Wednesday, September 20, 2017

The Pathway Home



Hummingbirds are missing and leaves tumble bronzed. The beautiful woodland sunflowers soon will depart, petal by swirling petal. Signs of the soul’s journey. How do we find our way home?
   Yearning has been noted as a highway marker and Sufis have a somewhat similar term, himma. While wonderfully, fascinatingly, helpful, these signposts blur in ways that demand new readings, redirections, perhaps like a treasure map that has a hidden cipher. This pathway home has never been traveled before because it’s unique for each soul. The lore of stories, scriptures, and guides point the way – thanks for these. And yet no one navigates his or her way home except the one listening to the heart throbbing. Amid the multitude of meanings given to yearning and to himma, the straight path follows the purifying heart.
   My heart overflows with gratitude today for this space called retirement. Opportunities to travel, to sightsee, to take up a new hobby, for more writing, reading, photography, and riding, of course: all these sound interesting, but the heart wants stillness, quiet standing, and moving with more perfect integrity. Intimacy with the soul.
the heart is the organ which produces true knowledge, comprehensive intuition, the gnosis of God and the divine mysteries. . . It is a notion to which the utmost importance has been attached by the mystics of all times and countries. . . In its unveiled state, the heart of the gnostic is like a mirror in which the microcosmic form of the Divine Being is reflected. [Henry Corbin, Alone with the Alone, pp. 221-222.]
   In the conversation between Rumi and Shams, a wonderful account of this is told:
Whoever is more learned is further from the goal. The more abstruse is his thinking, the further he is. This is the work of the heart, not the forehead.   That’s the story of the one who found directions to a treasure. “Go out to such-and-such a gate. There’s a dome. Put your back to the dome, your face toward the kiblah, and let an arrow go. Wherever the arrow falls, there is the treasure.”   He went and let fly. No matter how much he tried, he didn’t find it. Then the news reached the king. The master archers let fly and of course no trace appeared.   When he referred back to God, he received an inspiration: “We did not say that you should pull the bow.” He came, placed the arrow in the bow, and it fell in front of him. When solicitude comes, Two strides and he arrived. . .   Which is that stride? He who knows his soul knows his Lord  

William C. Chittick, Me and Rumi, pp. 46-47.

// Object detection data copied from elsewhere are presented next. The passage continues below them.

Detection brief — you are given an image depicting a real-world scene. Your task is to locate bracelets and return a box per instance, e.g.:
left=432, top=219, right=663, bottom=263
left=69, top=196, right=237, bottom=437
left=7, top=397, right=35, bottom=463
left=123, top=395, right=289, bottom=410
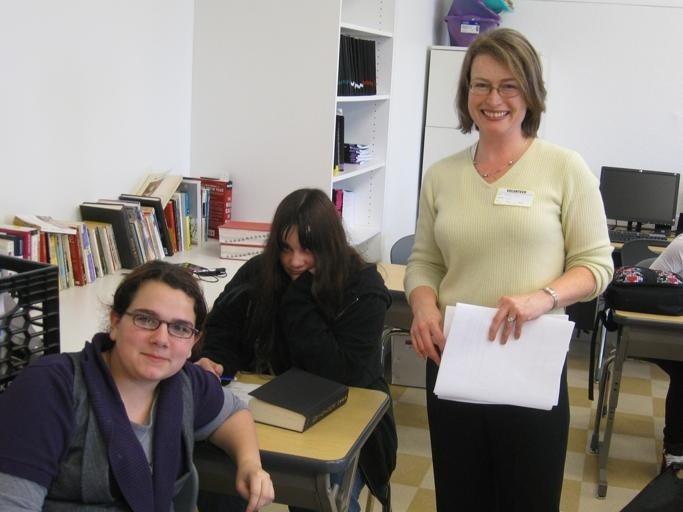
left=542, top=286, right=558, bottom=310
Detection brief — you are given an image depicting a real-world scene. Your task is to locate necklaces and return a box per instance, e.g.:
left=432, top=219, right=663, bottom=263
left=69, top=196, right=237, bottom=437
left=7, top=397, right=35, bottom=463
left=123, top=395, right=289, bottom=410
left=474, top=139, right=529, bottom=177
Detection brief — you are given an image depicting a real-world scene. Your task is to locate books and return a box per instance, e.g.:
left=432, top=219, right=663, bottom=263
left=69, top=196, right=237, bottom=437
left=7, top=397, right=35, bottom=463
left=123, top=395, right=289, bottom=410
left=334, top=35, right=380, bottom=177
left=246, top=365, right=349, bottom=433
left=0, top=176, right=278, bottom=298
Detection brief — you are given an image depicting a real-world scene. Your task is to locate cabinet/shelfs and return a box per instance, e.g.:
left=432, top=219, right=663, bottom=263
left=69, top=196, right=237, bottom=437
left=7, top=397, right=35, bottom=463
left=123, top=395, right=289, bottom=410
left=190, top=0, right=398, bottom=265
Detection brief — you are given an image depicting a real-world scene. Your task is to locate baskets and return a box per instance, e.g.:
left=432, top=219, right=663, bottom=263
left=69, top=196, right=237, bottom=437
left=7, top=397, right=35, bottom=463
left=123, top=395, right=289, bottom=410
left=0, top=254, right=60, bottom=393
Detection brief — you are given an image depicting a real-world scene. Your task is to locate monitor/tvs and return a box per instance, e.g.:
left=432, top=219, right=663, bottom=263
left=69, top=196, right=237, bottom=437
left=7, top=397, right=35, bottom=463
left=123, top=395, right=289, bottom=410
left=599, top=166, right=680, bottom=232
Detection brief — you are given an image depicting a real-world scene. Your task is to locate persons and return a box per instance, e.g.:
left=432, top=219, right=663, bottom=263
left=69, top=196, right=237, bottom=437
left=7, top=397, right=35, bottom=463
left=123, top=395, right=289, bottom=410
left=195, top=190, right=398, bottom=512
left=406, top=28, right=616, bottom=512
left=0, top=258, right=276, bottom=512
left=634, top=234, right=683, bottom=480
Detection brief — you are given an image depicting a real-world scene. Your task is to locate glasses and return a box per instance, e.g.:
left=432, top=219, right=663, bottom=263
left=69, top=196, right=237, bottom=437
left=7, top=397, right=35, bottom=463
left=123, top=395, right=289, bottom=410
left=121, top=311, right=199, bottom=338
left=464, top=78, right=521, bottom=97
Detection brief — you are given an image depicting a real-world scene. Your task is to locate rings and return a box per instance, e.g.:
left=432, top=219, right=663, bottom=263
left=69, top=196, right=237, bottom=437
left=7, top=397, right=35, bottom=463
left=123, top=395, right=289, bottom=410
left=507, top=315, right=514, bottom=323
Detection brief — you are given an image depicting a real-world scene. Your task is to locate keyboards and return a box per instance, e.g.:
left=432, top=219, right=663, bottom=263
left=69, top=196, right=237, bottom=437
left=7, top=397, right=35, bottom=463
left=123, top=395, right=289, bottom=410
left=608, top=230, right=669, bottom=247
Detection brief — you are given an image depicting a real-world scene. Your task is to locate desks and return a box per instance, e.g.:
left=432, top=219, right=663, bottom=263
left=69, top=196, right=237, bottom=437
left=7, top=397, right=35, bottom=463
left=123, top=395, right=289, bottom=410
left=610, top=224, right=676, bottom=255
left=597, top=307, right=683, bottom=498
left=374, top=262, right=407, bottom=293
left=13, top=237, right=248, bottom=354
left=194, top=371, right=392, bottom=511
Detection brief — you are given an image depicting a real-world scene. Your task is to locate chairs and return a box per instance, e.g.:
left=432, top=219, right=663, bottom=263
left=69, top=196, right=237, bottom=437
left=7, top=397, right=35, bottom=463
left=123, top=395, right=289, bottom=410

Monday, September 18, 2017

The "Cipher" of a Mystery


 I’m remembering yesterday’s ride. The gift was so light it could have evaporated as if it never visited. We were circling the arena in an everyday rising trot, when I sensed a readiness for the canter transition, almost dreamlike softly settled in the saddle, and with scarcely any disruption of flow, almost seamlessly, we were cantering, as if an image took wing. Through an almost-everyday experience arises the opportunity to enter the intermediate world. I wonder about this phenomena as an embodied symbol in the sense articulated by Henry Corbin:
The symbol announces a plane of consciousness distinct from that of rational evidence; it is the “cipher” of a mystery, the only means of saying something that cannot be apprehended in any other way; a symbol is never “explained” once and for all, but must be deciphered over and over again, just as a musical score is never deciphered once for all, but calls for ever new execution. [p. 14, Alone with the Alone]
The mystery in the heart of our riding has been called “true unity” (e.g., Tom Dorrance, True Unity: Willing Communication between Horse and Man,1987). As Corbin notes above and elaborates extensively in Alone with the Alone, such an experience defies rational explanation; it’s in the breathtaking awe of boundary crossing. In that whispered instant in the arena yesterday, what had been the two of us flowed through a simple trot-canter transition as if we were one, a sensation/thought/imagination lived into being. That particular moment involving the horse/human is special, but the significance runs deeper when taken into the symbolic translation. 
Weaving the image, in my application of Cobin, I’m given the realization, the tasting into “a new plane of being or to a new depth of consciousness.” This play in the imaginal world adds capacity to live by faith, to believe enough in matters of spirit that allows one to hold integrity in going alone, voyaging outside the security of dogma, giving up status markers, foregoing praise, in the hope of deciphering anew and living out joyfully. While dedication to the imaginal world gets demanding, even frightening—like riding a spirited horse, courage rises from acknowledging the alternative.   
Corbin articulates the “metaphysical tragedy” (e.g., pp. 13-14) when the individual loses the “transcendent dimension” (e.g., p. 17). Entering the divine is both a burden “easy and light” (cf. Matt. 11:30) and terrifyingly next to impossible. But the denial of the authentic “water of life” results in a desperate thirst for more than the materialism of conventional life. As we witness everyday, when the thirst for spirit goes unattended or gets substituted for with “crazy water,” the result is abuse of persons (as in delusional claims of supremacy), use of fake “highs” (e.g., speed, sex, drugs, money, fame), and reliance on false saviors.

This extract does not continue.